▸ Exercises
1 – In the blog post about stripping the hallway woodwork, what grit of sandpaper finally removed the stubborn green layer?
2 – Pick up the blog post about stripping the hallway woodwork after its last line and keep it going.

▸ Extract to read

Showing posts with label heat gun. Show all posts
Showing posts with label heat gun. Show all posts

Wednesday, 13 January 2016

Stripping the last of the hallway woodwork

It's taken me weeks and months to build up to finish this job, because it's just. so. ghastly.  I HATE stripping paint, and I really dislike sanding - it's just so dusty.

But as I'm starting to run out of jobs to do in the hallway, I'm starting to run out of excuses.  That and I had bought the carpet so I needed to crack on and get the painting done.

This is how I had left it before I painted the walls, so the majority of the architrave was done, but I still had the doorstops to do.


I tried to protect the flooring a bit with an old towel, but it still made a big old mess.


Years and years of layers and layers of paint...


The greeny coloured layer was really stubborn, to the point where the heat gun didn't seem to be shifting it.  I stopped for a rest and just thought I'd give it a go with the mouse sander with a really coarse grit sandpaper (40), and like magic, it all came right off - yay!  I'd already taken off layers and layers of paint before I got to this point, so I don;t think a mouse sander would have been time efficient without the heat gun first, but just look at this beauty.  Bare, naked wood.  All ready for a fresh lick of pure brilliant white paint.


The mess along the way...



I had to take off the kitchen door to get to all the nooks and crannies, and it's still off its hinges until I finish painting. Probably should get round to doing that...

All in all it took me a whole day to do 5 door frames (and remember that's 5 half, half, door frames really as I was only doing one side, and I had already done most of the architrave bit).  I wore safety glasses and a dust mask, but I think I should have been a bit more careful.  I was so ill that night and for a few days afterwards, that I'm not sure if I fumigated myself or something.  Not good.

But it's done! Finally!

I can;t believe how much I underestimated the job that is tackling a hallway/stairs.  It's just such a huge space as it's so tall, and it has sooooo many doors!  Ours has 8 in total - nuts.  This means lots of architraves, lots of corners, lots of tricky bits.  And stairs also mean lots of spindles to paint!  But I love how far it has come, just the last little bit to go now.

Which jobs have you done that you completely underestimated the time investment?

▸ Record extracts
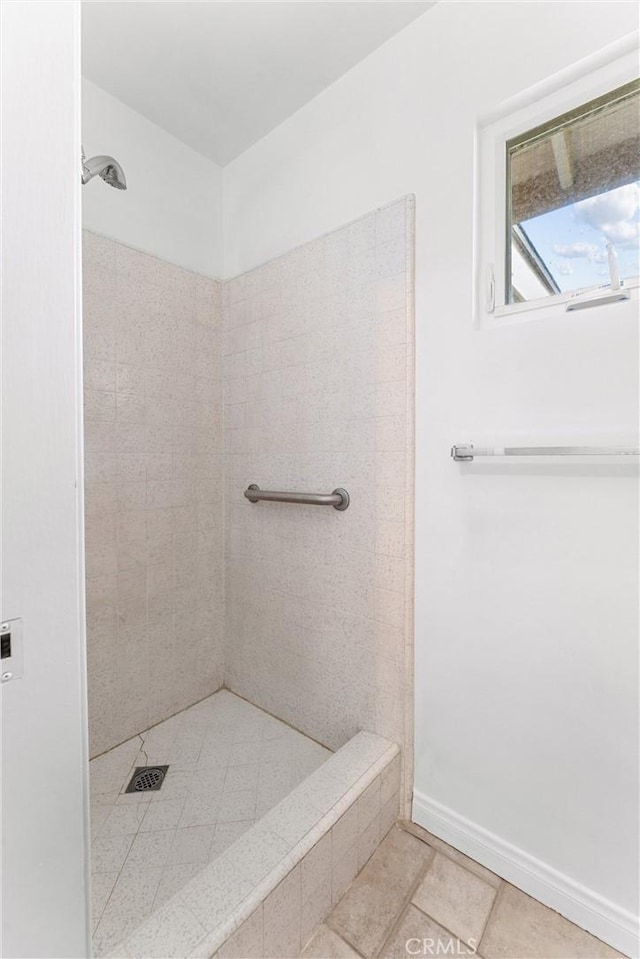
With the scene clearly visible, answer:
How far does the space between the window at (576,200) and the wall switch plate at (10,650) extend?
122cm

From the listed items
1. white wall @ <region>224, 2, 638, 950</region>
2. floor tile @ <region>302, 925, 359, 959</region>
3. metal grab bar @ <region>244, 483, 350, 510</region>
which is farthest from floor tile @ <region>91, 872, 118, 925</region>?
metal grab bar @ <region>244, 483, 350, 510</region>

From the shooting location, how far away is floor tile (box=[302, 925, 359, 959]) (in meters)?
0.91

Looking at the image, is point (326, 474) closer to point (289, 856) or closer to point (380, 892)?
point (289, 856)

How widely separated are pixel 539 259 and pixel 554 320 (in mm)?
210

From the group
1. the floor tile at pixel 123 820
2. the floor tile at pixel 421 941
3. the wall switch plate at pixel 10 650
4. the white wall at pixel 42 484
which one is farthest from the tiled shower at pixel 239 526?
the wall switch plate at pixel 10 650

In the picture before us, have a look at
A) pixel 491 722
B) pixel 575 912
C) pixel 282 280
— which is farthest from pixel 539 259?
pixel 575 912

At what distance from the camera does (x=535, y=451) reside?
3.13ft

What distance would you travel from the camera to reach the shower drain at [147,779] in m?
1.32

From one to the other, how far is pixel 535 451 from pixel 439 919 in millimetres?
1096

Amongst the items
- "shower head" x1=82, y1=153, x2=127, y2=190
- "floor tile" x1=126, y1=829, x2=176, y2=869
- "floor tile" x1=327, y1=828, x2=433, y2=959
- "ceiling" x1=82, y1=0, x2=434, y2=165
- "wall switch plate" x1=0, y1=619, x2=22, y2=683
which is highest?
"ceiling" x1=82, y1=0, x2=434, y2=165

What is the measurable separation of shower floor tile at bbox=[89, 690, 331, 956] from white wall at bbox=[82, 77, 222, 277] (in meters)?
1.79

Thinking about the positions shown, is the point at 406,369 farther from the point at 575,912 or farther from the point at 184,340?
the point at 575,912

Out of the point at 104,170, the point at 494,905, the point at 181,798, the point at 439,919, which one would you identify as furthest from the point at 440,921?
the point at 104,170

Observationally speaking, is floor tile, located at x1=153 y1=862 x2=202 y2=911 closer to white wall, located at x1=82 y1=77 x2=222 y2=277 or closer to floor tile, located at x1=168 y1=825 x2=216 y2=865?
floor tile, located at x1=168 y1=825 x2=216 y2=865
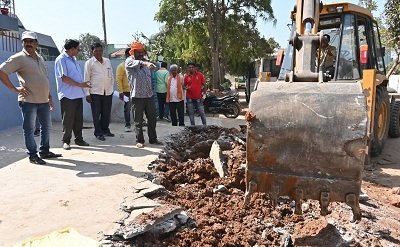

▸ The results
1 – A really coarse 40-grit sandpaper, used on a mouse sander.

2 –
Tuesday, 6 October 2015

Hallway Progress - Stripping Paint

Before the plastering, I tried to strip as much of the architrave around the doors.  With 7 doors opening into the hallway there was quite a lot to do!  You might ask, why even bother?  We painted them when we first moved in, but because the paint was chipped underneath, the patchiness just showed straight through the paint:



So back to the bare woodwork it was.

Tools I used:

Some parts of the architrave stripped really quickly, other parts were much more stubborn.  The key is to keep the heat moving slightly so it doesn't scorch the wood, then just as it starts to bubble, attack it with the scraping tool!  I damaged the wood in a few places where I tried to scrape it before the paint had softened properly and gouged into the wood instead - oops!  Nothing a bit of wood filler can't fix though.  That's just because I was so impatient!



The wood was then very rough so I sanded it down with my palm mouse sander:



The difficulty I have found, is I'm not quite sure where to stop...! You can see if the picture above I have done all of the wood that is visible from the hallway when the door is closed.  Trouble is if I keep going, I could go on forever with all the woodwork in all the rooms!

I managed to do the bathroom doorway, and started on the spare bedroom doorway, when all of a sudden... the heat gun stopped being hot!  It was still blowing air out but it just wasn't hot.  By the time I had gotten the heat gun exchanged (Screwfix were fab), time was flying and the plastering was imminent, so that was as far as I got before the plasterer came.  To be continued...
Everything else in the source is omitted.